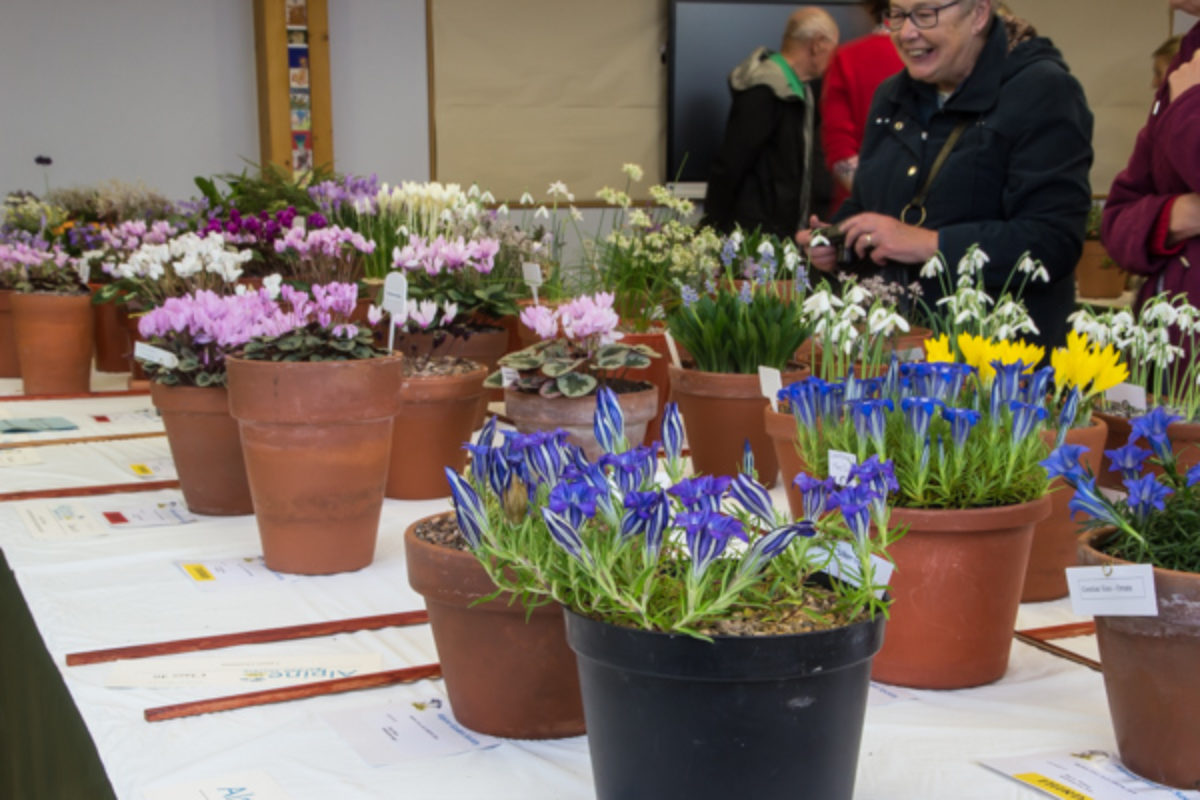 Harlow Carr show view 2018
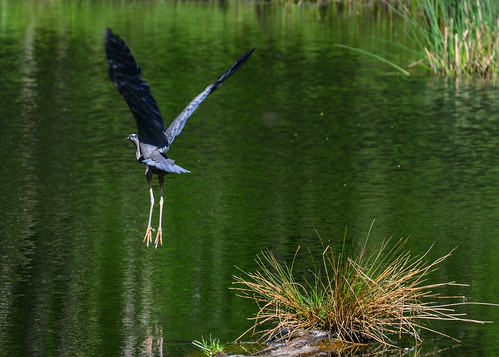 <p><i>Ardea herodias</i>, Ardeidae<br /> Maplewood Conservation Area, North Vancouver, British Columbia, Canada<br /> Nikon D5100, 70-300 mm f/4.5-5.6<br /> May 5, 2013</p>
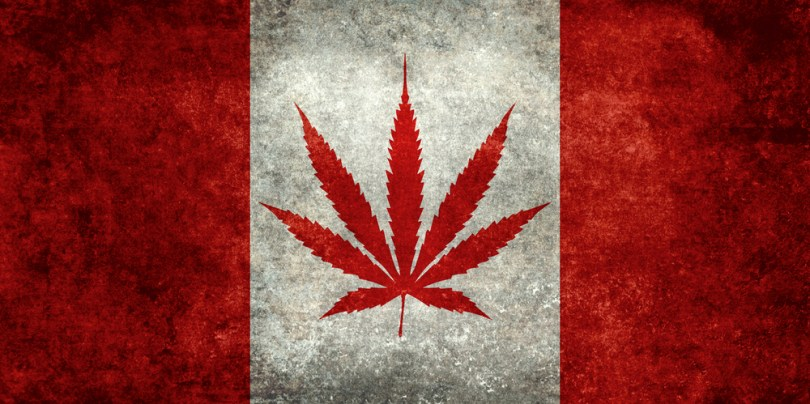 canadian hemp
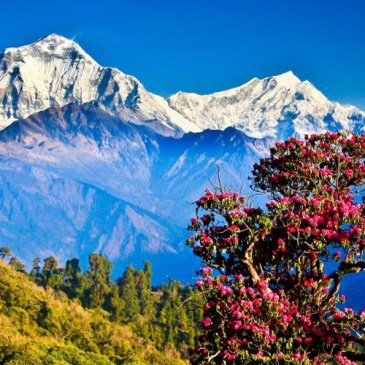 5 best tourist attractions in Nepal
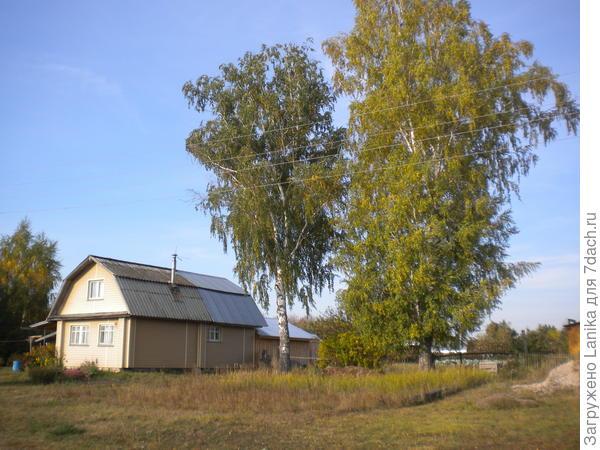 Вот наши березки, дом не наш. У нас огород пострадает, если туда упадут. А хозяева дома жалеют очень эти деревья, а может вкладываться не хотят...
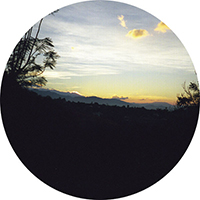OAXACA DAWN | BAMBOO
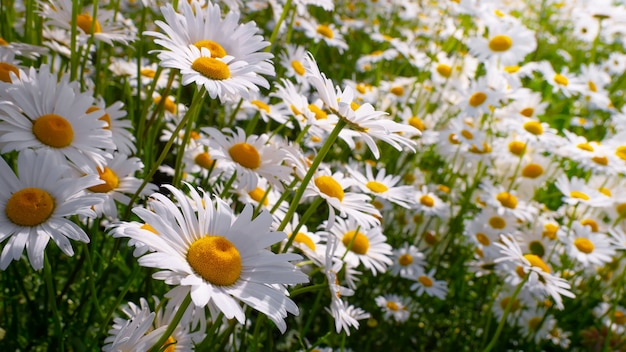 Chamomile in the field in summer on nature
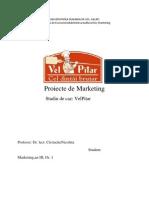 Proiecte de Marketing - Studiu de Caz VelPitar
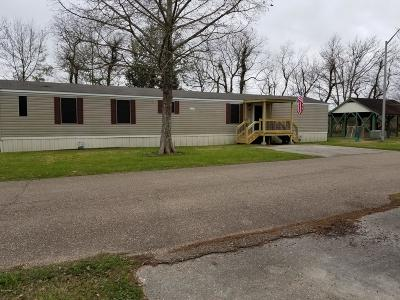 Duson Single Family Home For Sale: 228 Country Breeze Lane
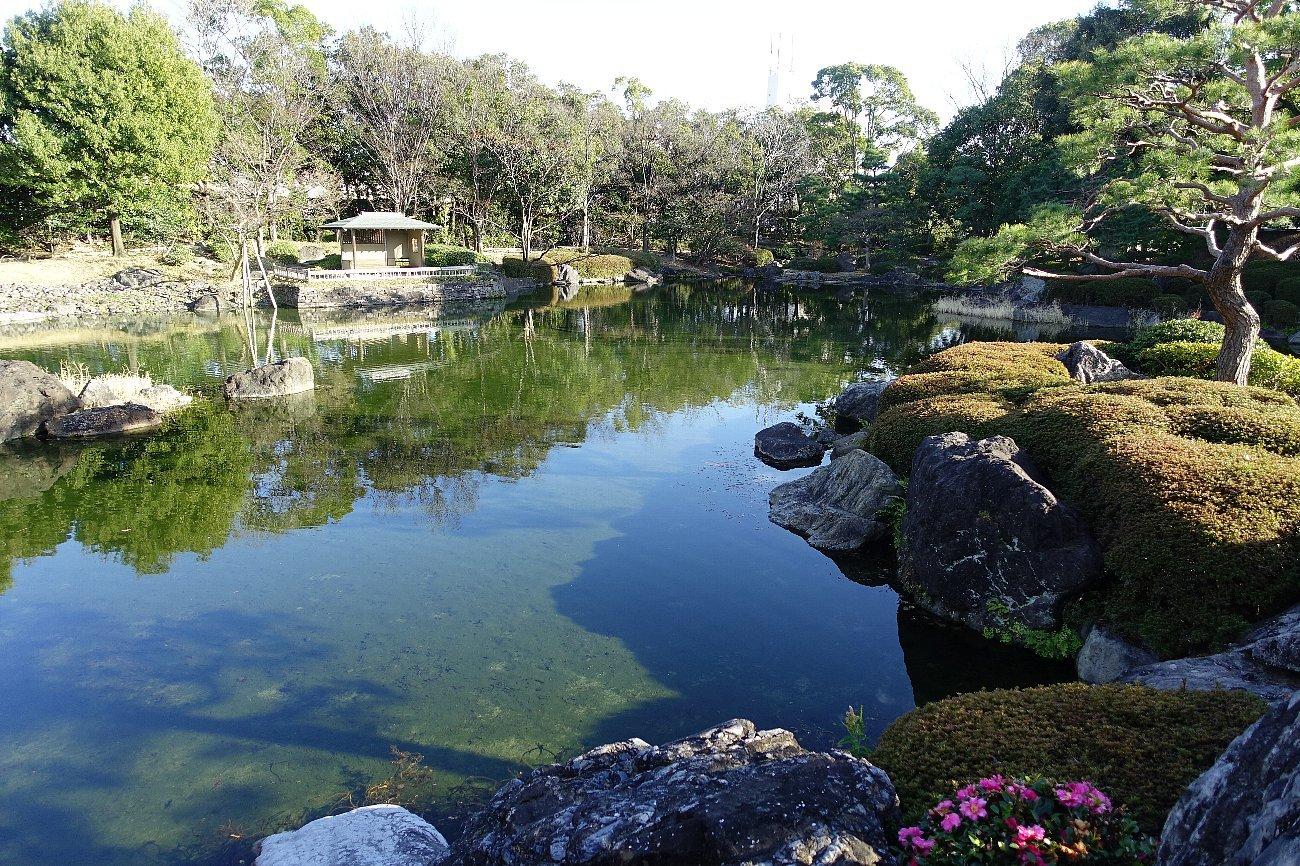 白鳥庭園(その1)_c0112559_08183013.jpg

.....

◆ TASK STATEMENT
Transcribe the records verbatim, excluding pictures.

◆ EXPECTED OUTPUT
 Harlow Carr show view 2018
 <p><i>Ardea herodias</i>, Ardeidae<br /> Maplewood Conservation Area, North Vancouver, British Columbia, Canada<br /> Nikon D5100, 70-300 mm f/4.5-5.6<br /> May 5, 2013</p>
 canadian hemp
 5 best tourist attractions in Nepal
 Вот наши березки, дом не наш. У нас огород пострадает, если туда упадут. А хозяева дома жалеют очень эти деревья, а может вкладываться не хотят...
OAXACA DAWN | BAMBOO
 Chamomile in the field in summer on nature
 Proiecte de Marketing - Studiu de Caz VelPitar
 Duson Single Family Home For Sale: 228 Country Breeze Lane
 白鳥庭園(その1)_c0112559_08183013.jpg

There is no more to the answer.